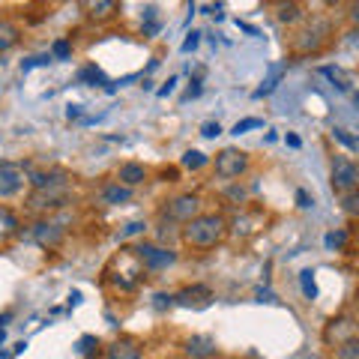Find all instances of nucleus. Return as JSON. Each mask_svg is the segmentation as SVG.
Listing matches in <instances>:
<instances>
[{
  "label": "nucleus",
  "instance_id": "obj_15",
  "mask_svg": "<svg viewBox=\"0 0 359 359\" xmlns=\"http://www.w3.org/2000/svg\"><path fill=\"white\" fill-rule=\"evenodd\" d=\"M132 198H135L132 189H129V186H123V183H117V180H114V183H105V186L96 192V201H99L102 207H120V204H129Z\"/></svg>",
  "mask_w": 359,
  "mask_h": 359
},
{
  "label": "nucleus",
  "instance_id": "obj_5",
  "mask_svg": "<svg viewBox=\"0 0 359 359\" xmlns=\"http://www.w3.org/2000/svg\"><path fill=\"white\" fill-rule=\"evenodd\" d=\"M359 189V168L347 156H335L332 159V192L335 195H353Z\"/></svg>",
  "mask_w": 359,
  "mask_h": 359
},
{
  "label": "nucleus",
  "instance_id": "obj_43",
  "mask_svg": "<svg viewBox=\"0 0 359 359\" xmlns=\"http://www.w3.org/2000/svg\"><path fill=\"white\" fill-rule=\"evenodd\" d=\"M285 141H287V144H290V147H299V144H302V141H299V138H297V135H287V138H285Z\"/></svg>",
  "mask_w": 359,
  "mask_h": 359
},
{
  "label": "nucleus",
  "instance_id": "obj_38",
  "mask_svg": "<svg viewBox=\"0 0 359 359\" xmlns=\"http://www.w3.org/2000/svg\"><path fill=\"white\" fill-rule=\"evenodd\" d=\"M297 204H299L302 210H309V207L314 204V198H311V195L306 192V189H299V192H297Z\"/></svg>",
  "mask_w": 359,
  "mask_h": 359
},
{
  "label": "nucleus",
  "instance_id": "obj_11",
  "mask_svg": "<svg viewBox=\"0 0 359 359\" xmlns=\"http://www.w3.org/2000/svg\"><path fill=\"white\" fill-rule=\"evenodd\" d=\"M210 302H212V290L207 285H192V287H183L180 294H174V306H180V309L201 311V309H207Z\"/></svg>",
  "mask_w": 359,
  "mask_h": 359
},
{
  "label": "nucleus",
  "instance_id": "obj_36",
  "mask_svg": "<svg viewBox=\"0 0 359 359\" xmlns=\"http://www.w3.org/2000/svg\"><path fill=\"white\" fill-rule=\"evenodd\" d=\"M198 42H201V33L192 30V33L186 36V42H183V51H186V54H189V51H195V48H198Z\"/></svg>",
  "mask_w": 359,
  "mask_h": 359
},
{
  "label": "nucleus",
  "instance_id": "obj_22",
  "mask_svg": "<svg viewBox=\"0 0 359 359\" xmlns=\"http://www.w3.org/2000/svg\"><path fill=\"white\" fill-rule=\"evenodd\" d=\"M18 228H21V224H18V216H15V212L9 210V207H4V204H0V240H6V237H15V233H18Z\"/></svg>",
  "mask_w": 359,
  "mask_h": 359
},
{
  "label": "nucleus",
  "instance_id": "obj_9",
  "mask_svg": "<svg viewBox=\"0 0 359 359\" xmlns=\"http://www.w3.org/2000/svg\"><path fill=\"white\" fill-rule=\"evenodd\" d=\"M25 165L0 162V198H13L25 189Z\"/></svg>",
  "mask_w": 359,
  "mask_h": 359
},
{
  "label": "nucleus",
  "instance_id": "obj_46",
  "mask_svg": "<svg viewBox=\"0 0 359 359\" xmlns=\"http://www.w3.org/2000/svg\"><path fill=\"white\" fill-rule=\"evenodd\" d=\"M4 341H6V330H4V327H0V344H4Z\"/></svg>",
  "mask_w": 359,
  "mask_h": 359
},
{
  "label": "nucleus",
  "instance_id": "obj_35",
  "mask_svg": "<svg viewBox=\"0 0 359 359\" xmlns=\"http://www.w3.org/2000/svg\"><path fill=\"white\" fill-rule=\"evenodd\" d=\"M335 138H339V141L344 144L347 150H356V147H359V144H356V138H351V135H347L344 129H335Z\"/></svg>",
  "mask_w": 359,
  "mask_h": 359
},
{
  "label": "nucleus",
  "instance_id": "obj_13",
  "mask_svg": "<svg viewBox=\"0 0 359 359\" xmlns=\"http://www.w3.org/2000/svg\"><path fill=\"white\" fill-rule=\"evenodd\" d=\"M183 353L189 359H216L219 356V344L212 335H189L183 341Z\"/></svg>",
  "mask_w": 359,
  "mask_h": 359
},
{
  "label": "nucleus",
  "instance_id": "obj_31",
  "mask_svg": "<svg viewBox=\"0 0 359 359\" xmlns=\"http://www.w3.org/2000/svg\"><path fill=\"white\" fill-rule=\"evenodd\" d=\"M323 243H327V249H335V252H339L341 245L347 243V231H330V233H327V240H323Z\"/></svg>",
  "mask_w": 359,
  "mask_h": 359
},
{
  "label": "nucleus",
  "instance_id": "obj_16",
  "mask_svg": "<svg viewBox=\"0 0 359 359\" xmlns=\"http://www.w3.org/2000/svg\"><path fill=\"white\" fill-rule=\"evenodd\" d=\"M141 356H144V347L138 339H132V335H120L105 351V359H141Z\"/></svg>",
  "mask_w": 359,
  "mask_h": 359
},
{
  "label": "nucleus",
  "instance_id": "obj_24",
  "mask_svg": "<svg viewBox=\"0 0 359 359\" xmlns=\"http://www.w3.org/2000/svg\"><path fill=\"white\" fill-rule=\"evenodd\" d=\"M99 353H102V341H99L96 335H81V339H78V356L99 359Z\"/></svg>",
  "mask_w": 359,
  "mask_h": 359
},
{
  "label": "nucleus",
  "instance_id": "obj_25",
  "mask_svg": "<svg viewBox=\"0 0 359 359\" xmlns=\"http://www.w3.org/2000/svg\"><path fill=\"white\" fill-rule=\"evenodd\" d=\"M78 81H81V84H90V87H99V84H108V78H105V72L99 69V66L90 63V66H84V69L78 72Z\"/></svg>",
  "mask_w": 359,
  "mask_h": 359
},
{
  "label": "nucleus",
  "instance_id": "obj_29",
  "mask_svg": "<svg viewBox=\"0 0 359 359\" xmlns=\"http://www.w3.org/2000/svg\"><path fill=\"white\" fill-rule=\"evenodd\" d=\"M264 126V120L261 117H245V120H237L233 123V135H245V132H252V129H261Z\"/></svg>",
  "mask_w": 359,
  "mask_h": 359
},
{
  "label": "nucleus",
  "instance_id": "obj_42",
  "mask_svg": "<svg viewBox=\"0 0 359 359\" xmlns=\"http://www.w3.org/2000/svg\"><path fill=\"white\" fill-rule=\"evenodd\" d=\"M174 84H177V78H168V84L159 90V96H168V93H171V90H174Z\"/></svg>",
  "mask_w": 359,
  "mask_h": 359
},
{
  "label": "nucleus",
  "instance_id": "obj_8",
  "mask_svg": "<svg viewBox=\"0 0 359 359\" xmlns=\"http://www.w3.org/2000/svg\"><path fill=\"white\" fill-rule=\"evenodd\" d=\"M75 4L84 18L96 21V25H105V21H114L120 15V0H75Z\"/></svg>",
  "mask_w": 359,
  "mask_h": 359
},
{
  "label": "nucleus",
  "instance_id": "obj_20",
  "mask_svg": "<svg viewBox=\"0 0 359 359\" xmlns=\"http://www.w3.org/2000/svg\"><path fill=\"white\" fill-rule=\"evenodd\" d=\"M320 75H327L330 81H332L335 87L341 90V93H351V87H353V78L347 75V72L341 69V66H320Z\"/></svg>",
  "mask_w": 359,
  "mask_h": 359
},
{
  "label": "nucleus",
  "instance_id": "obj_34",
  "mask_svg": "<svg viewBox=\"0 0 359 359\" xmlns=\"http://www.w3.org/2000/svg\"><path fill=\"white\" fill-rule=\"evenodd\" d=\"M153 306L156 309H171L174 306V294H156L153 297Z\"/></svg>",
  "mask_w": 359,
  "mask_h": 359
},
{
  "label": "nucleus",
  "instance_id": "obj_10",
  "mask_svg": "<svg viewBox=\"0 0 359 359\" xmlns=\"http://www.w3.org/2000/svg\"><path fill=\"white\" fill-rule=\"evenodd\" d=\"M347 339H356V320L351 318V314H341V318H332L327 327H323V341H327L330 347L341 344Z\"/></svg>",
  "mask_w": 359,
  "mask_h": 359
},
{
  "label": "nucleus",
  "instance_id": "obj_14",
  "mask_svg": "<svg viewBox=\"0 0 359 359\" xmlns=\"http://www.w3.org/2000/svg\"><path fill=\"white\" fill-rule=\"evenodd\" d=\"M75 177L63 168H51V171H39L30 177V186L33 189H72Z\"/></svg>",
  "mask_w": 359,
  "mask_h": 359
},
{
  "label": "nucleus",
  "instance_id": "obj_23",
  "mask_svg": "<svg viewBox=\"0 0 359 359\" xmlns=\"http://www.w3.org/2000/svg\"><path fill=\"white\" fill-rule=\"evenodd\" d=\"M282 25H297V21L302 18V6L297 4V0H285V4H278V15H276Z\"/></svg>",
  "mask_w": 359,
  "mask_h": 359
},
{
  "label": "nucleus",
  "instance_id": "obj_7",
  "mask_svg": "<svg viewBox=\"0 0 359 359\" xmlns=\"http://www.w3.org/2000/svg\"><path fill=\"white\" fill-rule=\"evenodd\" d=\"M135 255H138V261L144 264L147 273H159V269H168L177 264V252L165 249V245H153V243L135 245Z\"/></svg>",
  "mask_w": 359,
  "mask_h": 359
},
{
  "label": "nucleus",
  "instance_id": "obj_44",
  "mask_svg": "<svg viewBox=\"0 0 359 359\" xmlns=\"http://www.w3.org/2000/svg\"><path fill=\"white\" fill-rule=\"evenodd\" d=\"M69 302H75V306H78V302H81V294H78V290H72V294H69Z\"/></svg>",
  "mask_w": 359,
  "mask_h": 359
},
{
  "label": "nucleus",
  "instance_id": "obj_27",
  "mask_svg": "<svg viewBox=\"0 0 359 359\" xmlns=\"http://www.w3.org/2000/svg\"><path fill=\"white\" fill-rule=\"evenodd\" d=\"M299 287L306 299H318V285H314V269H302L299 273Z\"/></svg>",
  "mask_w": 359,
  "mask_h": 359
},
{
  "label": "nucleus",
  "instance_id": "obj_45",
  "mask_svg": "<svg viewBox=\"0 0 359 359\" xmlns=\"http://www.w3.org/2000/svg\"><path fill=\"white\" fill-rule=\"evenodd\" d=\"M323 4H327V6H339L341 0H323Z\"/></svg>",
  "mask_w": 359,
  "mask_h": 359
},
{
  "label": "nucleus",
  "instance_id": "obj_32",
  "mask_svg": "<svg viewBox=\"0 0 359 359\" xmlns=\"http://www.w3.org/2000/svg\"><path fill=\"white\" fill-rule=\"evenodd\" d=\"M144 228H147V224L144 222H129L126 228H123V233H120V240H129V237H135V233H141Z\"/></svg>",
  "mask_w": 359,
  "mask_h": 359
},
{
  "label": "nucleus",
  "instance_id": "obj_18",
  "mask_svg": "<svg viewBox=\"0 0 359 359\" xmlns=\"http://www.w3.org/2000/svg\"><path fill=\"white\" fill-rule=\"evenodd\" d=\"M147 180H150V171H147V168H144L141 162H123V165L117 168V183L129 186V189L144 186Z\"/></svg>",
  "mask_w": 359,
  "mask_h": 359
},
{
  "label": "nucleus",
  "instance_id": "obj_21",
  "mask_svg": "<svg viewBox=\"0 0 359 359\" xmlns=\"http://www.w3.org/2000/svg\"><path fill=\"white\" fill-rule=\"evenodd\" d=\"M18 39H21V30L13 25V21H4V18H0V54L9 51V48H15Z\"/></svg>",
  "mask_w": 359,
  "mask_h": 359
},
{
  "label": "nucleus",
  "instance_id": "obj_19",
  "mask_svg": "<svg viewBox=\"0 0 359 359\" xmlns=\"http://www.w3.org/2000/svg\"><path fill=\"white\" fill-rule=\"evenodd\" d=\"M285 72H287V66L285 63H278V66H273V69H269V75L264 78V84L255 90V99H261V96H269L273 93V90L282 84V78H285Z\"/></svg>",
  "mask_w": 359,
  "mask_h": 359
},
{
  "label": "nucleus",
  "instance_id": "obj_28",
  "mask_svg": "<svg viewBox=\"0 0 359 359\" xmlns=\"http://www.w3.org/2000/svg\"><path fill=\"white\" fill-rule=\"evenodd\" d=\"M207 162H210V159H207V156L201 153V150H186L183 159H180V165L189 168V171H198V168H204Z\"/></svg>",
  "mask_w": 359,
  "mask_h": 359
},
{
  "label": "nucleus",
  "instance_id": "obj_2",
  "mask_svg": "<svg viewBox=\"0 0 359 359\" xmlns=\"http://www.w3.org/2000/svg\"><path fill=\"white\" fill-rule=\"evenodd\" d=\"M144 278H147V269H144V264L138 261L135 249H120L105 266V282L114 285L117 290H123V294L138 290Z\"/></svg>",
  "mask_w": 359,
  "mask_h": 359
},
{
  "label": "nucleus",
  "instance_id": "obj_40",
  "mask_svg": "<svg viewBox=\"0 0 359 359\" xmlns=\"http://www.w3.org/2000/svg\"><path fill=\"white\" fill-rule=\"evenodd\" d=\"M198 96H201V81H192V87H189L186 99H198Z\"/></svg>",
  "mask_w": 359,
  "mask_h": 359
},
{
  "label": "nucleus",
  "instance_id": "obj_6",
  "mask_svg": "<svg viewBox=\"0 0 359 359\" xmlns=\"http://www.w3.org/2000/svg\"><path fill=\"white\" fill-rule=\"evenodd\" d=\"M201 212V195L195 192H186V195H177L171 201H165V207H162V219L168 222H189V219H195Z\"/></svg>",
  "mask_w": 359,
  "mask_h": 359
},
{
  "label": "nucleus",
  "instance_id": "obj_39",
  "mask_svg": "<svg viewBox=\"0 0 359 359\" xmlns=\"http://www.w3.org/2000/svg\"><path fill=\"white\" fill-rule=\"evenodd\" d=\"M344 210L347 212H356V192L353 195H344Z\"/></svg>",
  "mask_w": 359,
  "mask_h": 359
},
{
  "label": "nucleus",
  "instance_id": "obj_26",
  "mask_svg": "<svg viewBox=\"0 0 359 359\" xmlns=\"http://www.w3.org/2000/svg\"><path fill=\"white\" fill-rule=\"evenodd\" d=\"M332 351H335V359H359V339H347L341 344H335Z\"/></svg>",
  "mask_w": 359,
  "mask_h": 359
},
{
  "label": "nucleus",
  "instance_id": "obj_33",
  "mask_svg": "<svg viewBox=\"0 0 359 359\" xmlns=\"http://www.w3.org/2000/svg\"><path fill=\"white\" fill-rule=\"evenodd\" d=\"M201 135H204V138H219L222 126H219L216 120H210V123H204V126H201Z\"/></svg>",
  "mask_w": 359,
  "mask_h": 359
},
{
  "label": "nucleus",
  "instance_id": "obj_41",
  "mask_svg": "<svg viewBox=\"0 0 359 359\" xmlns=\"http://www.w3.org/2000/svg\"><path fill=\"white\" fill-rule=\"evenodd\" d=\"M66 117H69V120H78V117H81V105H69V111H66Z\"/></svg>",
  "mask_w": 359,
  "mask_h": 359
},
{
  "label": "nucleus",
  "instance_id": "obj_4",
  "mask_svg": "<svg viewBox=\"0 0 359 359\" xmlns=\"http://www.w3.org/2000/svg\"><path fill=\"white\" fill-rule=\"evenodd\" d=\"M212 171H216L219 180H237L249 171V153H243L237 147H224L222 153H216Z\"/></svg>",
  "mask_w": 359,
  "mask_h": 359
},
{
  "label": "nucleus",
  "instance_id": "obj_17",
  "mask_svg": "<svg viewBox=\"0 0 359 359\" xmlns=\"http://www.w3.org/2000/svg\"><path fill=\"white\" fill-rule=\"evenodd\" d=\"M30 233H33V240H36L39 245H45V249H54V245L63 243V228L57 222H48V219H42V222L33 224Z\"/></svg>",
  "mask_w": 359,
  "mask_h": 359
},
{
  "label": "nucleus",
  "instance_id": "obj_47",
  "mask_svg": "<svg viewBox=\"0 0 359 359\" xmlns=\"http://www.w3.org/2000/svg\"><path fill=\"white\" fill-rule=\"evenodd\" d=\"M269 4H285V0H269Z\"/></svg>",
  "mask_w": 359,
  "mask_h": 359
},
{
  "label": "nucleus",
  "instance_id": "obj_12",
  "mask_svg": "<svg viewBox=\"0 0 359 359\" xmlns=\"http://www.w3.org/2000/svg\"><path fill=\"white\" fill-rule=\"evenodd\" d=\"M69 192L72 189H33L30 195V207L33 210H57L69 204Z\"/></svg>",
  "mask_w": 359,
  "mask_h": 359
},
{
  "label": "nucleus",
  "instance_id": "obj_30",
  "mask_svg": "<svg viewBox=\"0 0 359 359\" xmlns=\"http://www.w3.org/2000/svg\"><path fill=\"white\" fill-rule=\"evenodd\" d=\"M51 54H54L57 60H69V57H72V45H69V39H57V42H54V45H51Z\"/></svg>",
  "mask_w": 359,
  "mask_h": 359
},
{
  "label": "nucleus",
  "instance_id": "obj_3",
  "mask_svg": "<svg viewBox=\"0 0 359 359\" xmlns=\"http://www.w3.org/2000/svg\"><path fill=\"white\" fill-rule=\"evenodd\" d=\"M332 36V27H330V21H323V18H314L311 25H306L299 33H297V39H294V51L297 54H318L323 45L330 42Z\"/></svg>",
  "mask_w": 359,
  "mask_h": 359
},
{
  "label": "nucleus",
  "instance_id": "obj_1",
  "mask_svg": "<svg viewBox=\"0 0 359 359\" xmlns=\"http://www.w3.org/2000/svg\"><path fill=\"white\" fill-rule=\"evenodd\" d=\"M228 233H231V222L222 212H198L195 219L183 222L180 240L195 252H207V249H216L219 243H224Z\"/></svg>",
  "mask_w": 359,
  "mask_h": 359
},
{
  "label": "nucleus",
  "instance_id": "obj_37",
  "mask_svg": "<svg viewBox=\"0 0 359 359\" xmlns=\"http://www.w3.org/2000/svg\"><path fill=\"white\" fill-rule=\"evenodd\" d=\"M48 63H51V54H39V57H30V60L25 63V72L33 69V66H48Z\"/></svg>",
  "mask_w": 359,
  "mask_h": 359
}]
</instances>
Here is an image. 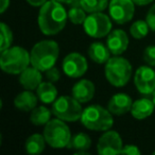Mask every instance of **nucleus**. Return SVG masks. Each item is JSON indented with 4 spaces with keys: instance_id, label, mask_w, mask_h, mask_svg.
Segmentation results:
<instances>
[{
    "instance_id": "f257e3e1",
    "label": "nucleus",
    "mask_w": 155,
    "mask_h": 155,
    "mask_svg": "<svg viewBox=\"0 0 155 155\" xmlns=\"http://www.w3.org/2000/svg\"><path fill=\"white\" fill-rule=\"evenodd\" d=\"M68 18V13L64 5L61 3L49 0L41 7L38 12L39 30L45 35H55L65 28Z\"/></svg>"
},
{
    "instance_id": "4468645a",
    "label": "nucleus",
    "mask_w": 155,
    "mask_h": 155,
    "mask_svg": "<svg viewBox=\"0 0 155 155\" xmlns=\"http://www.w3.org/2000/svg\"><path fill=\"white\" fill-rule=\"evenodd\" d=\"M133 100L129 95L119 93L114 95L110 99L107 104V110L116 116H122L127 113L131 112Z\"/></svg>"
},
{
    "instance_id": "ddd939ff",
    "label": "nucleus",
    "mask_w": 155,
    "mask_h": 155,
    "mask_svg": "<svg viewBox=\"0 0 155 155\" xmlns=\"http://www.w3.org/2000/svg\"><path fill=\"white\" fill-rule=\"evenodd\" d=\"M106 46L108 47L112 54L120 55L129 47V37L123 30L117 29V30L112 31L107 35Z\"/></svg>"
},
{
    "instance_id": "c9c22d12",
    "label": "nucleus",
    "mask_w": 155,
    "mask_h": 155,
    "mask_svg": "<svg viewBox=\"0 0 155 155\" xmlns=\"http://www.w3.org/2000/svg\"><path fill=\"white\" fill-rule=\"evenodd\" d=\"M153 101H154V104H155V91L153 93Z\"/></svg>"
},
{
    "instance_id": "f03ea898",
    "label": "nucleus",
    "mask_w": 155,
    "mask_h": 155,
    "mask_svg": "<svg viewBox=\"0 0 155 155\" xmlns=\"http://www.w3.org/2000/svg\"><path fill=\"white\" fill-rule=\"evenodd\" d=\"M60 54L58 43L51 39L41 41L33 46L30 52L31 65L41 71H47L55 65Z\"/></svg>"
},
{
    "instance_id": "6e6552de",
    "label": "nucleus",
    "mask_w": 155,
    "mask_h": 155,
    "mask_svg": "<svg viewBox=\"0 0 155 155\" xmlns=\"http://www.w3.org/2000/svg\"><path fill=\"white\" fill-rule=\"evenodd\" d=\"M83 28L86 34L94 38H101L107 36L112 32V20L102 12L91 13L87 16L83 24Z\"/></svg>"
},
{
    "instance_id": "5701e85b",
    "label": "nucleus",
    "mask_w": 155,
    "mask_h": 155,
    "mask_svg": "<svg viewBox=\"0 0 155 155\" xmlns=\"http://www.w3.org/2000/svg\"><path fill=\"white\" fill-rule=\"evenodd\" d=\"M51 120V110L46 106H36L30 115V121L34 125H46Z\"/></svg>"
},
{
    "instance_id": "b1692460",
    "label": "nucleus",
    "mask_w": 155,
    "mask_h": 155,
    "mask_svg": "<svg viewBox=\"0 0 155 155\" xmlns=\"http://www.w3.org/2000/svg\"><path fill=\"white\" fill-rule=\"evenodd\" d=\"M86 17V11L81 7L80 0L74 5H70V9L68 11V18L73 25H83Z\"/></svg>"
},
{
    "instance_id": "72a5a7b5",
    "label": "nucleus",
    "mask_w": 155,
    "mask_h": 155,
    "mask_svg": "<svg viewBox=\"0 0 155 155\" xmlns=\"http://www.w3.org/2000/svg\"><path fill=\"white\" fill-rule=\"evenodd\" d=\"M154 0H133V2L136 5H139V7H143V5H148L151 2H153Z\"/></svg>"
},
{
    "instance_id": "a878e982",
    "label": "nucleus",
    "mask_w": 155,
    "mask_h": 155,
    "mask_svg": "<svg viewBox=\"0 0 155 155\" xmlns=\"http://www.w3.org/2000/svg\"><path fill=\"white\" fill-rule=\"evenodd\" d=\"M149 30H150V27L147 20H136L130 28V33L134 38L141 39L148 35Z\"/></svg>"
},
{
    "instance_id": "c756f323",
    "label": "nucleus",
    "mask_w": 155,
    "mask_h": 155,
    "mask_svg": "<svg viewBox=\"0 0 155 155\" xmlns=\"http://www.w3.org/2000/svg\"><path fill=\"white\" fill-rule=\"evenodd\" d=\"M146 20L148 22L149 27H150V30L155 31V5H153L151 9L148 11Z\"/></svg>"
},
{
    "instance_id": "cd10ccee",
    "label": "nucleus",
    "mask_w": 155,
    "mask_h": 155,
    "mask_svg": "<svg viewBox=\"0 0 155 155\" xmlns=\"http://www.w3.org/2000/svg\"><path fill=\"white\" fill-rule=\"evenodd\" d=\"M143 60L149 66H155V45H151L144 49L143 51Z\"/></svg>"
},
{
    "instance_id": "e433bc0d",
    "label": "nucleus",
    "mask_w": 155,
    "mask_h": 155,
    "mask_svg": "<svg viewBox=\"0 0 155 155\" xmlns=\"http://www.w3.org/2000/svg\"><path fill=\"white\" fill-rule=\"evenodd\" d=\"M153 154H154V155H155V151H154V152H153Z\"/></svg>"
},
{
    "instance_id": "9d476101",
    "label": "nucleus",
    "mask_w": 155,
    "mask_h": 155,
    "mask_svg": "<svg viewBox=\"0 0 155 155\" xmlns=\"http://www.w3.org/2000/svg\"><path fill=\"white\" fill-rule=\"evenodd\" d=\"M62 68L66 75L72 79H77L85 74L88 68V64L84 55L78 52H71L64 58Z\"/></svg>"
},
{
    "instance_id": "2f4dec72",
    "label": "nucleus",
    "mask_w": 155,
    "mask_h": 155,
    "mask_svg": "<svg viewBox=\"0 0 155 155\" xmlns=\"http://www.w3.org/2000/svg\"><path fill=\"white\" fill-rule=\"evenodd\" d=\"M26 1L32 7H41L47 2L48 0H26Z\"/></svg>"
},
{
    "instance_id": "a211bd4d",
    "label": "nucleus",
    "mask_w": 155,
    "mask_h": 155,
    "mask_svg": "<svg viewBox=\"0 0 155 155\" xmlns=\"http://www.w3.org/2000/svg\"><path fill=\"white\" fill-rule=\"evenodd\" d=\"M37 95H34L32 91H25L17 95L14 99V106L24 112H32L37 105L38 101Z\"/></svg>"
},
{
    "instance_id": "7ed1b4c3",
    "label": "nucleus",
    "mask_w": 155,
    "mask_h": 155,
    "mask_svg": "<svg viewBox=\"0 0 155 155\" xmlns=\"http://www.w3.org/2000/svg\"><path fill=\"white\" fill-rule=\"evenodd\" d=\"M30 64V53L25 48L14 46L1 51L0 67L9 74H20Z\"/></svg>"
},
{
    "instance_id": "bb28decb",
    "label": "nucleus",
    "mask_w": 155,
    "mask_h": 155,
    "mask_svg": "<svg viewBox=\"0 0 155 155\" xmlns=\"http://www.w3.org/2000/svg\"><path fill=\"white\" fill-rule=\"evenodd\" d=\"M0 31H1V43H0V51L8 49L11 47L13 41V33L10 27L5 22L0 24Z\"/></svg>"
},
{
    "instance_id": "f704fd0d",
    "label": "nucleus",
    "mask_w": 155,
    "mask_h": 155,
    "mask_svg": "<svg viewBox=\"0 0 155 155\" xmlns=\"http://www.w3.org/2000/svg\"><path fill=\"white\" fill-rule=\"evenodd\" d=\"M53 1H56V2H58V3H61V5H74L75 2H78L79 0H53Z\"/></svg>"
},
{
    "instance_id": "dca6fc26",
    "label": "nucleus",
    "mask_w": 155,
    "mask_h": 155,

▬▬▬▬▬▬▬▬▬▬

> **Requirements**:
Copy the records starting at the first line and ending at the line that contains "189V168L347 156H335L332 159V192L335". Change every "instance_id" to "object_id", keep everything else the same, and leave out the pictures.

> **Solution for this problem**:
Find all instances of nucleus. Return as JSON. Each mask_svg is the segmentation as SVG.
Listing matches in <instances>:
<instances>
[{
  "label": "nucleus",
  "object_id": "obj_15",
  "mask_svg": "<svg viewBox=\"0 0 359 359\" xmlns=\"http://www.w3.org/2000/svg\"><path fill=\"white\" fill-rule=\"evenodd\" d=\"M132 198H135L132 189H129V186H123V183H117V180H114V183H105V186L96 192V201H99L102 207H120V204H129Z\"/></svg>",
  "mask_w": 359,
  "mask_h": 359
},
{
  "label": "nucleus",
  "object_id": "obj_5",
  "mask_svg": "<svg viewBox=\"0 0 359 359\" xmlns=\"http://www.w3.org/2000/svg\"><path fill=\"white\" fill-rule=\"evenodd\" d=\"M359 189V168L347 156H335L332 159V192L335 195H353Z\"/></svg>",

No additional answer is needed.